** Given problem **
Rewrite all of the items below as a single numbered list, leaving out every blank line.

** Data supplied **
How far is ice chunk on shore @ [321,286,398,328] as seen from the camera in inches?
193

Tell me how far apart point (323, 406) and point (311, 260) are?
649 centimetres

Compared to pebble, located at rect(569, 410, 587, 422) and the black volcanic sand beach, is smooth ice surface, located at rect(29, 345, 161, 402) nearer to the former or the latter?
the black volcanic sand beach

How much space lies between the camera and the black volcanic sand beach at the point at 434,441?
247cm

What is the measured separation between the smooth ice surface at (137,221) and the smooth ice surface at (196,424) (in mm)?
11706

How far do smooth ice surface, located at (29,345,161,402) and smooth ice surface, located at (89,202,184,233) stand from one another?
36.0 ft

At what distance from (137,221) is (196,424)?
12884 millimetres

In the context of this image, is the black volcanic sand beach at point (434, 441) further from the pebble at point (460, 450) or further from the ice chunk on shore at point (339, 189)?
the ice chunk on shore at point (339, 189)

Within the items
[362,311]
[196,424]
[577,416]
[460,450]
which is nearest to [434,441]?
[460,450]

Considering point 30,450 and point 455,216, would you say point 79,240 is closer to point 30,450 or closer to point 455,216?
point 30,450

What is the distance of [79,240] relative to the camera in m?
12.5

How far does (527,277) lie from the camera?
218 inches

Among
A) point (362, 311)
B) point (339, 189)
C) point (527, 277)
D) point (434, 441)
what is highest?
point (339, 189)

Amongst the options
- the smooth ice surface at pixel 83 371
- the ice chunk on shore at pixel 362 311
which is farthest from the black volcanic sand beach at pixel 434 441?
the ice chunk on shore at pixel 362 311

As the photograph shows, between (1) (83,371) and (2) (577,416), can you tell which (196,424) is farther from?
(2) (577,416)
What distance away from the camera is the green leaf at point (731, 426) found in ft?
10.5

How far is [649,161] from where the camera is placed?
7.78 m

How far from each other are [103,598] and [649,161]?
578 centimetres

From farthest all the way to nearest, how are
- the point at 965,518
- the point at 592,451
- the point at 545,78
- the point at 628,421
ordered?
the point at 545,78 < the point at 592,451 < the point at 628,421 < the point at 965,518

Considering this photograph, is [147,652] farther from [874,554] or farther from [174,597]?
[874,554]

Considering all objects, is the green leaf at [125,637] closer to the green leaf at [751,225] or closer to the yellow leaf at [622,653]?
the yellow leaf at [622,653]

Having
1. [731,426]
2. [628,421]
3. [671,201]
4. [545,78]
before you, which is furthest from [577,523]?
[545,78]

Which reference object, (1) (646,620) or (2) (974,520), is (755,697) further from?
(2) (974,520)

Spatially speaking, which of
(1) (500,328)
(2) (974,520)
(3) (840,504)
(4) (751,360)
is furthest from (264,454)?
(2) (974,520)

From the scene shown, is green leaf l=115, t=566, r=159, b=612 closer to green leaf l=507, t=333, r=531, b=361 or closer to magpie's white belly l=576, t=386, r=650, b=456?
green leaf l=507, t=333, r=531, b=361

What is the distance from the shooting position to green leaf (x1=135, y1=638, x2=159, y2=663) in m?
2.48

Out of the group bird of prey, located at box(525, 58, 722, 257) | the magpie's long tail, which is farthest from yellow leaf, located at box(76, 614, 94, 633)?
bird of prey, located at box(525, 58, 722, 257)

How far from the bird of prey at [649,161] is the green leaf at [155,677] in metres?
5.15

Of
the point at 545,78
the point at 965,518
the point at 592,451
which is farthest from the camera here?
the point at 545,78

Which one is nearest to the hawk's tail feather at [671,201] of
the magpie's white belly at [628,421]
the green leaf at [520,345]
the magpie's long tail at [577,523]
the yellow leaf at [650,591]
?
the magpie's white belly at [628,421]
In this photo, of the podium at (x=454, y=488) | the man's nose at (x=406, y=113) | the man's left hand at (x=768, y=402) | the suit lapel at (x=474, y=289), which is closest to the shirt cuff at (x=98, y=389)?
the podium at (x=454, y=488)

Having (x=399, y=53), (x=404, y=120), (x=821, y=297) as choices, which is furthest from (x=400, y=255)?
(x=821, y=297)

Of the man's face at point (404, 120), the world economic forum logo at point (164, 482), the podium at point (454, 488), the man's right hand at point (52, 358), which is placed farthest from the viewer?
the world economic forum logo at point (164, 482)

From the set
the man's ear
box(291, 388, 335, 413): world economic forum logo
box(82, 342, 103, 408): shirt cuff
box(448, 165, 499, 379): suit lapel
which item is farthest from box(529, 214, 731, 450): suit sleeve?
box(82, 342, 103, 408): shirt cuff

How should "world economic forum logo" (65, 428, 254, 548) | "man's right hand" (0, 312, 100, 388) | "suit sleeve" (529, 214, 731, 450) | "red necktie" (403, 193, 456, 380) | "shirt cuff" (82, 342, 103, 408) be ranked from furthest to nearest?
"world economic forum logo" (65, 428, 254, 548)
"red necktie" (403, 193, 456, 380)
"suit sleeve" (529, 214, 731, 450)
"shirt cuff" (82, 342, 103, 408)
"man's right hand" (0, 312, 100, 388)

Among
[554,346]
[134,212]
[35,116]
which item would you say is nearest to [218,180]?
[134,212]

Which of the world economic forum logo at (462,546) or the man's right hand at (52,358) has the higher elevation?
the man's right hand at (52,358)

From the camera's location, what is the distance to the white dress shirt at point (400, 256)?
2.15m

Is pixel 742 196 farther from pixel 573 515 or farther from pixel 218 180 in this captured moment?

** Problem solution **
1. How far is ice chunk on shore @ [321,286,398,328] as seen from the camera in inches?
2. 193
3. Tell me how far apart point (323, 406) and point (311, 260) are?
4. 649 centimetres
5. Compared to pebble, located at rect(569, 410, 587, 422) and the black volcanic sand beach, is smooth ice surface, located at rect(29, 345, 161, 402) nearer to the former or the latter?
6. the black volcanic sand beach
7. How much space lies between the camera and the black volcanic sand beach at the point at 434,441?
8. 247cm
9. What is the measured separation between the smooth ice surface at (137,221) and the smooth ice surface at (196,424) (in mm)?
10. 11706
11. How far do smooth ice surface, located at (29,345,161,402) and smooth ice surface, located at (89,202,184,233) stand from one another?
12. 36.0 ft
13. At what distance from (137,221) is (196,424)?
14. 12884 millimetres
15. In the context of this image, is the black volcanic sand beach at point (434, 441) further from the pebble at point (460, 450) or further from the ice chunk on shore at point (339, 189)?
16. the ice chunk on shore at point (339, 189)
17. Within the items
18. [362,311]
19. [196,424]
20. [577,416]
21. [460,450]
22. which is nearest to [434,441]?
23. [460,450]
24. Considering point 30,450 and point 455,216, would you say point 79,240 is closer to point 30,450 or closer to point 455,216?
25. point 30,450
26. What is the distance of [79,240] relative to the camera in m?
27. 12.5
28. How far does (527,277) lie from the camera?
29. 218 inches
30. Among
31. A) point (362, 311)
32. B) point (339, 189)
33. C) point (527, 277)
34. D) point (434, 441)
35. what is highest?
36. point (339, 189)
37. Amongst the options
38. - the smooth ice surface at pixel 83 371
39. - the ice chunk on shore at pixel 362 311
40. which is farthest from the black volcanic sand beach at pixel 434 441?
41. the ice chunk on shore at pixel 362 311
42. As the photograph shows, between (1) (83,371) and (2) (577,416), can you tell which (196,424) is farther from?
43. (2) (577,416)
44. What distance away from the camera is the green leaf at point (731, 426) found in ft?
45. 10.5
46. How far is [649,161] from where the camera is placed?
47. 7.78 m
48. How far from each other are [103,598] and [649,161]?
49. 578 centimetres
50. From farthest all the way to nearest, how are
51. - the point at 965,518
52. - the point at 592,451
53. - the point at 545,78
54. - the point at 628,421
55. ordered?
56. the point at 545,78 < the point at 592,451 < the point at 628,421 < the point at 965,518
57. Considering this photograph, is [147,652] farther from [874,554] or farther from [174,597]?
58. [874,554]
59. Considering all objects, is the green leaf at [125,637] closer to the green leaf at [751,225] or closer to the yellow leaf at [622,653]?
60. the yellow leaf at [622,653]
61. Having
62. 1. [731,426]
63. 2. [628,421]
64. 3. [671,201]
65. 4. [545,78]
66. before you, which is furthest from [577,523]?
67. [545,78]
68. Which reference object, (1) (646,620) or (2) (974,520), is (755,697) further from?
69. (2) (974,520)
70. Spatially speaking, which of
71. (1) (500,328)
72. (2) (974,520)
73. (3) (840,504)
74. (4) (751,360)
75. is furthest from (264,454)?
76. (2) (974,520)
77. From the scene shown, is green leaf l=115, t=566, r=159, b=612 closer to green leaf l=507, t=333, r=531, b=361 or closer to magpie's white belly l=576, t=386, r=650, b=456?
78. green leaf l=507, t=333, r=531, b=361
79. What is the distance from the shooting position to green leaf (x1=135, y1=638, x2=159, y2=663) in m?
80. 2.48
81. Out of the group bird of prey, located at box(525, 58, 722, 257) | the magpie's long tail, which is farthest from yellow leaf, located at box(76, 614, 94, 633)?
82. bird of prey, located at box(525, 58, 722, 257)
83. How far from the bird of prey at [649,161] is the green leaf at [155,677] in metres?
84. 5.15
85. Of
86. the point at 545,78
87. the point at 965,518
88. the point at 592,451
89. which is farthest from the camera here?
90. the point at 545,78
91. Which one is nearest to the hawk's tail feather at [671,201] of
92. the magpie's white belly at [628,421]
93. the green leaf at [520,345]
94. the magpie's long tail at [577,523]
95. the yellow leaf at [650,591]
96. ?
97. the magpie's white belly at [628,421]
98. In this photo, of the podium at (x=454, y=488) | the man's nose at (x=406, y=113) | the man's left hand at (x=768, y=402) | the suit lapel at (x=474, y=289), which is closest to the shirt cuff at (x=98, y=389)?
99. the podium at (x=454, y=488)
100. Having (x=399, y=53), (x=404, y=120), (x=821, y=297) as choices, which is furthest from (x=400, y=255)?
101. (x=821, y=297)
102. Of the man's face at point (404, 120), the world economic forum logo at point (164, 482), the podium at point (454, 488), the man's right hand at point (52, 358), which is placed farthest from the viewer?
103. the world economic forum logo at point (164, 482)
104. From the set
105. the man's ear
106. box(291, 388, 335, 413): world economic forum logo
107. box(82, 342, 103, 408): shirt cuff
108. box(448, 165, 499, 379): suit lapel
109. which item is farthest from box(529, 214, 731, 450): suit sleeve?
110. box(82, 342, 103, 408): shirt cuff
111. How should "world economic forum logo" (65, 428, 254, 548) | "man's right hand" (0, 312, 100, 388) | "suit sleeve" (529, 214, 731, 450) | "red necktie" (403, 193, 456, 380) | "shirt cuff" (82, 342, 103, 408) be ranked from furthest to nearest?
112. "world economic forum logo" (65, 428, 254, 548)
113. "red necktie" (403, 193, 456, 380)
114. "suit sleeve" (529, 214, 731, 450)
115. "shirt cuff" (82, 342, 103, 408)
116. "man's right hand" (0, 312, 100, 388)
117. Among
118. [554,346]
119. [134,212]
120. [35,116]
121. which item would you say is nearest to [218,180]?
122. [134,212]
123. Which of the world economic forum logo at (462,546) or the man's right hand at (52,358) has the higher elevation?
124. the man's right hand at (52,358)
125. From the camera's location, what is the distance to the white dress shirt at point (400, 256)?
126. 2.15m
127. Is pixel 742 196 farther from pixel 573 515 or farther from pixel 218 180 in this captured moment?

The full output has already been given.